## Directions for this task:
Retype exactly the lines that run from the line with "How far from the lens" to the final line of the entries, keeping both ends and nothing else.
— START OF Supplied records —
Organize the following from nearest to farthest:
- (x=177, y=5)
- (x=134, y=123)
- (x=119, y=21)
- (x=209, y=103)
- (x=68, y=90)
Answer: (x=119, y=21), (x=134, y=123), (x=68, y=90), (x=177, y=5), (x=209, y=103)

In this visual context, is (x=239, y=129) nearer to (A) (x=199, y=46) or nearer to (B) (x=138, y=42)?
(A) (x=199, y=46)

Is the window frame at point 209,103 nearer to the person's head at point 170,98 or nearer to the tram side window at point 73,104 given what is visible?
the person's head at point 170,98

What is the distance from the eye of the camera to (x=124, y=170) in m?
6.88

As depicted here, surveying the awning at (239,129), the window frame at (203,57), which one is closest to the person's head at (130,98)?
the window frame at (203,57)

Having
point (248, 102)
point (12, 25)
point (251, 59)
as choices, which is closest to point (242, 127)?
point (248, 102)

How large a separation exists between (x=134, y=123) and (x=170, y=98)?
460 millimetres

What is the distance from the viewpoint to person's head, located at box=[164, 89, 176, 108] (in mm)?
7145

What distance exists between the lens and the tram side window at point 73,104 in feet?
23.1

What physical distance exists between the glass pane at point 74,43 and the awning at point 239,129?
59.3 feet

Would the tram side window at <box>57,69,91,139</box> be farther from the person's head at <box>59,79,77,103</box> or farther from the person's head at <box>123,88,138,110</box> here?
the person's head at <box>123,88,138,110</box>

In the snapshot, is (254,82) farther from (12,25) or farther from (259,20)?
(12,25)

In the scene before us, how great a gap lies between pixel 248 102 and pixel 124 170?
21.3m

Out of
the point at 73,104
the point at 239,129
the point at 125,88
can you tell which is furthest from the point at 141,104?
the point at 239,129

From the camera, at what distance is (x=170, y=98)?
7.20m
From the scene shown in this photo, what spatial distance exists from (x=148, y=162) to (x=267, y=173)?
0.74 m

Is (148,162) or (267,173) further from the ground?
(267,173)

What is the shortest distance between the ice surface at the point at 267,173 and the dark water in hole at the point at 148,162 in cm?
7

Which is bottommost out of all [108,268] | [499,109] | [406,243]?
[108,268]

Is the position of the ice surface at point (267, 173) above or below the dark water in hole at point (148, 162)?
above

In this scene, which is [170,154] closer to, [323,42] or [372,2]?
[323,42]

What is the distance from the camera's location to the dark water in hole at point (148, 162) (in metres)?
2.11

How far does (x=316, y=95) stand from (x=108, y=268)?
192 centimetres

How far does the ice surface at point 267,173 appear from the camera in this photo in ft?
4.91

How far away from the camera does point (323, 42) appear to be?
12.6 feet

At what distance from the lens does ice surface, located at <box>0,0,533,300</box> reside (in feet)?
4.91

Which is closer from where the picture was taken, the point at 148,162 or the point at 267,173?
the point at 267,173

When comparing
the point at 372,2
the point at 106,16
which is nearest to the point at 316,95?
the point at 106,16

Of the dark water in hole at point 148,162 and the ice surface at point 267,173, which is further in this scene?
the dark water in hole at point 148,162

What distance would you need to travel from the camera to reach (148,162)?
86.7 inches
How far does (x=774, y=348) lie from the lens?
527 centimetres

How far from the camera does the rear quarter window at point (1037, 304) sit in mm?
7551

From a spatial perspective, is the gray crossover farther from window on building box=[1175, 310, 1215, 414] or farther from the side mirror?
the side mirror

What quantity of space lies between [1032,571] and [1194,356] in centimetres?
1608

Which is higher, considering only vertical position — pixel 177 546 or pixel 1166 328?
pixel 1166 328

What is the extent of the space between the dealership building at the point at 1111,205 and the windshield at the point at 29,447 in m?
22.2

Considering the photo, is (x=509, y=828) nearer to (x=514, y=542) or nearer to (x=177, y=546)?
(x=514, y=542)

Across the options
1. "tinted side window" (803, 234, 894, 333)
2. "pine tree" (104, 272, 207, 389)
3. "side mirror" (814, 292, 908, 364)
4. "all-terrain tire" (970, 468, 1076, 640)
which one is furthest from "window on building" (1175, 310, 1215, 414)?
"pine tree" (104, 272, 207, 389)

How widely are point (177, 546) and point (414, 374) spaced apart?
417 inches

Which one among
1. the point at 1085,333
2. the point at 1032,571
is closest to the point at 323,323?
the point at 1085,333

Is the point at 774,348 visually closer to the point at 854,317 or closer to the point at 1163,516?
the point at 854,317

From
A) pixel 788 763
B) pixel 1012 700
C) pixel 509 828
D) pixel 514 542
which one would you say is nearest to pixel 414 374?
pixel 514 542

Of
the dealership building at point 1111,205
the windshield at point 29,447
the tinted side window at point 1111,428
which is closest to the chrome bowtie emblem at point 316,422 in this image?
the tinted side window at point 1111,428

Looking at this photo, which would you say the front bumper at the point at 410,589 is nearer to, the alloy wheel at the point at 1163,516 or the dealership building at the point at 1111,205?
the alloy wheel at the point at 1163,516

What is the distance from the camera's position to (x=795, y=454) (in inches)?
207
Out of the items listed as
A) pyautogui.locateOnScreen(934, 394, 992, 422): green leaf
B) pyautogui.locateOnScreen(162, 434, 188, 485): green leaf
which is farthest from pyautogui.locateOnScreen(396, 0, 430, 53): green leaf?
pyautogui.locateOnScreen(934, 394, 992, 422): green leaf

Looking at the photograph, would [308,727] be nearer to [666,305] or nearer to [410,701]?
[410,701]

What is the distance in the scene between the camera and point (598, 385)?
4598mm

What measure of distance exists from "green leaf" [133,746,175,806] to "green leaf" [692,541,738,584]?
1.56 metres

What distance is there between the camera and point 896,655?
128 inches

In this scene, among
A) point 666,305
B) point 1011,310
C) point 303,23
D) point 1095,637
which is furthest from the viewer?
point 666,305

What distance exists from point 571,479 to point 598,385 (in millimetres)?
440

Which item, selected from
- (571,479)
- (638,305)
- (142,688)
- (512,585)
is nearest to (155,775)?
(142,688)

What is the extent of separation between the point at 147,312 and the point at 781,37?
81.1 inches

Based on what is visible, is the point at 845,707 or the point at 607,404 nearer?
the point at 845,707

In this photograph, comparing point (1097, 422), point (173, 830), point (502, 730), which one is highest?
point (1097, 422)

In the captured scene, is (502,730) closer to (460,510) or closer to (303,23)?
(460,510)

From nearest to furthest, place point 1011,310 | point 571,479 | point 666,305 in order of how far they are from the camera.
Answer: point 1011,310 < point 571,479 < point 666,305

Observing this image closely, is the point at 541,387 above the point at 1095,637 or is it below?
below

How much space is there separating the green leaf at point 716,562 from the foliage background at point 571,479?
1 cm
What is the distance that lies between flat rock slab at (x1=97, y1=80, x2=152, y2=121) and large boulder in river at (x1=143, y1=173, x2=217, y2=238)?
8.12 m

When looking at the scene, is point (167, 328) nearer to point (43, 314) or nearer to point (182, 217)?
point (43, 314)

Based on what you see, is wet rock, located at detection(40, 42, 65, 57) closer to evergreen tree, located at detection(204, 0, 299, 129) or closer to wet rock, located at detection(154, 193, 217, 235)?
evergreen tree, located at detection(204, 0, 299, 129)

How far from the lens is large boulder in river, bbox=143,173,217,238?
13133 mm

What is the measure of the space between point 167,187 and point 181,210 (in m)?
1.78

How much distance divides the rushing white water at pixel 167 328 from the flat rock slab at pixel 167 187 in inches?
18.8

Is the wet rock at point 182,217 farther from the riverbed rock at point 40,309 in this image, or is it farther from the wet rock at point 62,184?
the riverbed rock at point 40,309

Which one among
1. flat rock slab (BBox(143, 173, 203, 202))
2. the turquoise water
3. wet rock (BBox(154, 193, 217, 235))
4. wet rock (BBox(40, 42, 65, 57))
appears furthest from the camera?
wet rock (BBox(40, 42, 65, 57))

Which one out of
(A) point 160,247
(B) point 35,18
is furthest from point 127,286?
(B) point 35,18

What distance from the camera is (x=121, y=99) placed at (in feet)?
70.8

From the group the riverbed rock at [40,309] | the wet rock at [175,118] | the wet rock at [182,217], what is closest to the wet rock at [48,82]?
— END OF Supplied records —
## Result:
How far from the lens is large boulder in river, bbox=143,173,217,238?
13133 mm

What is the measure of the space between point 167,187 and point 181,210 (in m)?
1.78

How much distance divides the rushing white water at pixel 167 328 from the flat rock slab at pixel 167 187 in inches?
18.8

Is the wet rock at point 182,217 farther from the riverbed rock at point 40,309 in this image, or is it farther from the wet rock at point 62,184?
the riverbed rock at point 40,309

Which one among
1. flat rock slab (BBox(143, 173, 203, 202))
2. the turquoise water
3. wet rock (BBox(154, 193, 217, 235))
4. wet rock (BBox(40, 42, 65, 57))
appears furthest from the camera?
wet rock (BBox(40, 42, 65, 57))

Which one out of
(A) point 160,247
(B) point 35,18
is furthest from point 127,286?
(B) point 35,18

What distance from the camera is (x=121, y=99) placed at (in feet)?
70.8

From the group the riverbed rock at [40,309] | the wet rock at [175,118] | the wet rock at [182,217], what is closest to the wet rock at [48,82]?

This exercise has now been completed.